Social engineers have many tricks of the trade to deceive victims and get them to click on a malicious link, download a corrupt file or share private information. Here are a few of the communication methods at their disposal, along with attack examples:

  • Mass emails or texts (phishing): Phishing campaigns distribute a large number of similar emails or texts to increase the odds of catching many off guard. The hooks vary. Some create fear—a threat of foreclosure because of a missed payment. Some demand speed—a notice that your company’s credit card will be locked if you don’t update your password NOW. Others spark curiosity—a video attachment of a beloved celebrity caught misbehaving.
  • Targeted emails or texts (spear phishing or whaling): Think of these as personalized attacks with spear phishing going after employees at all levels and whaling focusing on high-level executives. The fraudsters take the time to prepare messages with details that are unique to specific enterprises or their employees. For example, a fraudster can learn about your recent promotion from a press release and send you an email that appears to be from your director of human resources asking you to download a new managers’ course that turns out to be malware.
  • Phone calls (voice phishing or vishing): Be suspicious of all callers, be they humans or robots, who ask for personal information or direct you to a website so they can help you solve a problem you didn’t know you had. Say a friendly banker calls because your loan application is missing some info. When you tell them you didn’t apply for a loan, they immediately insist you must freeze your credit report and offer to help if you answer a few questions. Hang up immediately. Another form of vishing is when AI voice-changers create a voice mask to make a caller sound like a family member who is in trouble and desperately needs money.
  • Fake websites (website or domain spoofing): Criminals create websites with the same branding and logos of well-known sites in an effort to get people to log into the mimicked site with their credentials and share credit card information. Be wary of clicking ads that take you directly to a fake URL, which may at first glance look like the real deal. Don’t fall for a site with a number or letter with an accent mark that replaces a regular letter in its URL.
  • Social media: While social media offers wonderful virtual meeting spaces to share information with friends and professional colleagues, it can also share viruses. Don’t assume a PDF or video attachment is safe to open just because it appears in a friend’s post—that friend might actually be a fraudster.
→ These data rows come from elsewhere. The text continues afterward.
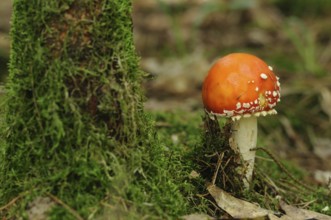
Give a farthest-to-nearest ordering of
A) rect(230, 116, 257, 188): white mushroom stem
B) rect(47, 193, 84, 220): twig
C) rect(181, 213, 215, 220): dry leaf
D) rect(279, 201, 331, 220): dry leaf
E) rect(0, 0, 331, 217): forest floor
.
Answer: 1. rect(0, 0, 331, 217): forest floor
2. rect(230, 116, 257, 188): white mushroom stem
3. rect(279, 201, 331, 220): dry leaf
4. rect(181, 213, 215, 220): dry leaf
5. rect(47, 193, 84, 220): twig

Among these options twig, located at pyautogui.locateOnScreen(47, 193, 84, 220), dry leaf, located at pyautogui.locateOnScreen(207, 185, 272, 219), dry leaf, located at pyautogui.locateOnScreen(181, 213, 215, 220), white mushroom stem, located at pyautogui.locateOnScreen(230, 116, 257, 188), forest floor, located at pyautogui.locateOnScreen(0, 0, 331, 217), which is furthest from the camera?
forest floor, located at pyautogui.locateOnScreen(0, 0, 331, 217)

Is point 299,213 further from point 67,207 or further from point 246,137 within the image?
point 67,207

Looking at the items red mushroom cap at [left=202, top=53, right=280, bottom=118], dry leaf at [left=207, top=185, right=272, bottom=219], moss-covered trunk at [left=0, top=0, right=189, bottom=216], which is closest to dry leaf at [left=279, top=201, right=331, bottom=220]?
dry leaf at [left=207, top=185, right=272, bottom=219]

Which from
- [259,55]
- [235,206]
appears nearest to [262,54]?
[259,55]

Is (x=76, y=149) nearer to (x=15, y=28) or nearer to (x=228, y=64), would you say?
(x=15, y=28)

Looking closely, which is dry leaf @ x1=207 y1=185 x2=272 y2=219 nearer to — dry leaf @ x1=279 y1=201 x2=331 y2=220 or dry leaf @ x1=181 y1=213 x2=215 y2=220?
dry leaf @ x1=181 y1=213 x2=215 y2=220

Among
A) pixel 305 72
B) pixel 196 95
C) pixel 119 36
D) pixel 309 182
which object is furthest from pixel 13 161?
pixel 305 72

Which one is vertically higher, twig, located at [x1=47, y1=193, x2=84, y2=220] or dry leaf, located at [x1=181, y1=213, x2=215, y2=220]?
twig, located at [x1=47, y1=193, x2=84, y2=220]
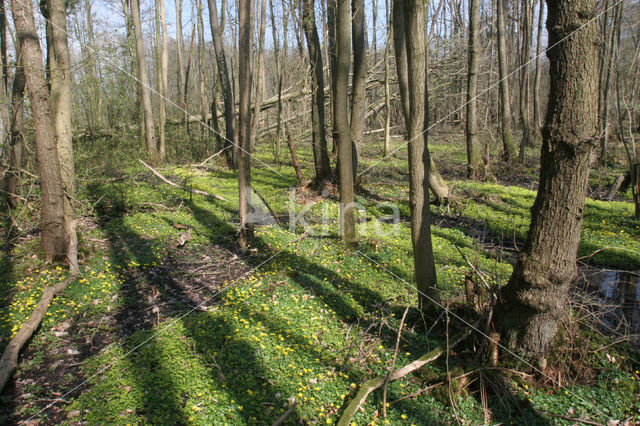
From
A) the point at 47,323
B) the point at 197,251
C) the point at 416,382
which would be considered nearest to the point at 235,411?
the point at 416,382

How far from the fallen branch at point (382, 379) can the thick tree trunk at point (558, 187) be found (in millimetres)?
581

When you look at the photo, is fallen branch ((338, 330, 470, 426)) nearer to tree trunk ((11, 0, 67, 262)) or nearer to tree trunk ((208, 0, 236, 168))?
tree trunk ((11, 0, 67, 262))

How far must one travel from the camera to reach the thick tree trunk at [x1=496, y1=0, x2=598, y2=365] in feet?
10.5

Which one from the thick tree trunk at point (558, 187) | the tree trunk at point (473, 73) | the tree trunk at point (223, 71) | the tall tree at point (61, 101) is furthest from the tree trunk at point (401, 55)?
the tree trunk at point (223, 71)

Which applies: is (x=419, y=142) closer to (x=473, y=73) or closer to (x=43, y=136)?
(x=43, y=136)

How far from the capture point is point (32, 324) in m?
4.39

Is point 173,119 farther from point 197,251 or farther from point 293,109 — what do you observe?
point 197,251

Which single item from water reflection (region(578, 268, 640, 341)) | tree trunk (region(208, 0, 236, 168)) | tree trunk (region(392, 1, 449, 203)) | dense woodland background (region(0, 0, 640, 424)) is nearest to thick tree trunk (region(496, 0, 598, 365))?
dense woodland background (region(0, 0, 640, 424))

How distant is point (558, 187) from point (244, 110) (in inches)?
195

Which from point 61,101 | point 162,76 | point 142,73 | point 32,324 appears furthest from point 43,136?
point 162,76

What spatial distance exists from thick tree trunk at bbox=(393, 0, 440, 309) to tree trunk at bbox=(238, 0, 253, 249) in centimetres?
314

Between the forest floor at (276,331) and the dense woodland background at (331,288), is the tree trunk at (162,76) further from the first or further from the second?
the forest floor at (276,331)

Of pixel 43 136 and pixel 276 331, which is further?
pixel 43 136

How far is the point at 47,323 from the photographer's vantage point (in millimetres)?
4621
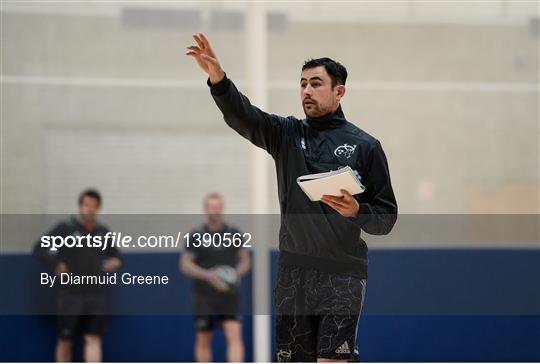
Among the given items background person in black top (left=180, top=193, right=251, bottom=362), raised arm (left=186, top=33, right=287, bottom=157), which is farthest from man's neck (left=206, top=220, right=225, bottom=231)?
raised arm (left=186, top=33, right=287, bottom=157)

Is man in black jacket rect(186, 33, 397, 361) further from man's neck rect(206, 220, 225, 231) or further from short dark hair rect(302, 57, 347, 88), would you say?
man's neck rect(206, 220, 225, 231)

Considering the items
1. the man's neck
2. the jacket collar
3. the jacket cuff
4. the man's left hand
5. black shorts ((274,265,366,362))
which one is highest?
the jacket cuff

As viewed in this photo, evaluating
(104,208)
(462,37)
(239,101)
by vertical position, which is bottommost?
(104,208)

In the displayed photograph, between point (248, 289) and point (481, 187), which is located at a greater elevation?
point (481, 187)

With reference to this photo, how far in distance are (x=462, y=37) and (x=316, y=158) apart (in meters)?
3.79

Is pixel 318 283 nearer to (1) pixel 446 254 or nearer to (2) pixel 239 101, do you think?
(2) pixel 239 101

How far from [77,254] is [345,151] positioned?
Result: 332 centimetres

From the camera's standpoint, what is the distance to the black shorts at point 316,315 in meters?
4.05

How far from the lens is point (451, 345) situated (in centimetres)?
750

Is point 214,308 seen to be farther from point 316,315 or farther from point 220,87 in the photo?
point 220,87

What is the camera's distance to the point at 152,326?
7.62 metres

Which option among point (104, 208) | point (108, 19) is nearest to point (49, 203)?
point (104, 208)

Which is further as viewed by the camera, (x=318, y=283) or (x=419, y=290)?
(x=419, y=290)

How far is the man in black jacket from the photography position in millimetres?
4086
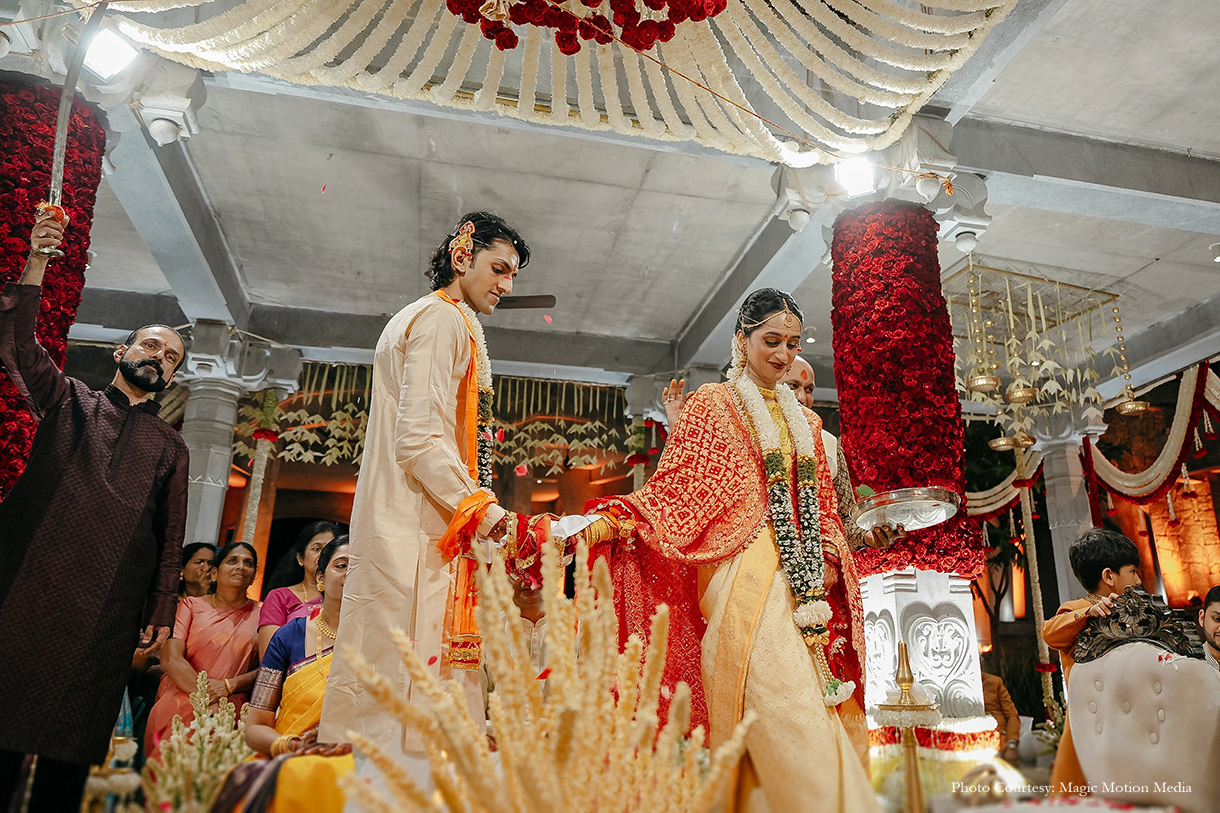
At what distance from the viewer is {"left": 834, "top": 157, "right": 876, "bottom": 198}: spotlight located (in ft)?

Keep in mind that this is not a comprehensive list of all the various types of social engineering. Phishers are always crafting new lures to reel in their next catch.

Tips to protect your business

Just like a chain is only as strong as its weakest link, the strength of your company’s cybersecurity depends on every employee. It only takes one employee to click on a malicious link that could bump your entire company offline until you pay a ransom.

  • Encourage staff to be suspicious of not only every request for sensitive information, but every link in a text or email from an unknown sender. Being a skeptic is a good thing when it comes to fighting cyber criminals.
  • Educate your employees about the real social engineering meaning and fraud tactics. Especially pretexting—the social engineering technique that fabricates a story (pretext) to win your trust and manipulate you into doing something harmful, like hand over private information.
  • Invest in ongoing training to refresh your team’s fraud-detecting skills and to learn about new threats.
  • Enable two-factor or multi-factor authentication. Yes, it can get a bit annoying to constantly verify that it truly is you logging into your account. But it’s nowhere near as inconvenient as getting hacked.
  • Foster open communications by providing a forum where team members feel safe reporting fraud attempts they’ve encountered and sharing how they reacted.
  • Read our blog post to learn about ways to prevent a ransomware attack on your business.

While AI technology is used by fraudsters to come up with more ways to trick and rob, the good news is that AI technology is also empowering cybersecurity businesses to detect suspicious behavior and issue warnings. With a little help from our friends, we can make technology work for, not against us.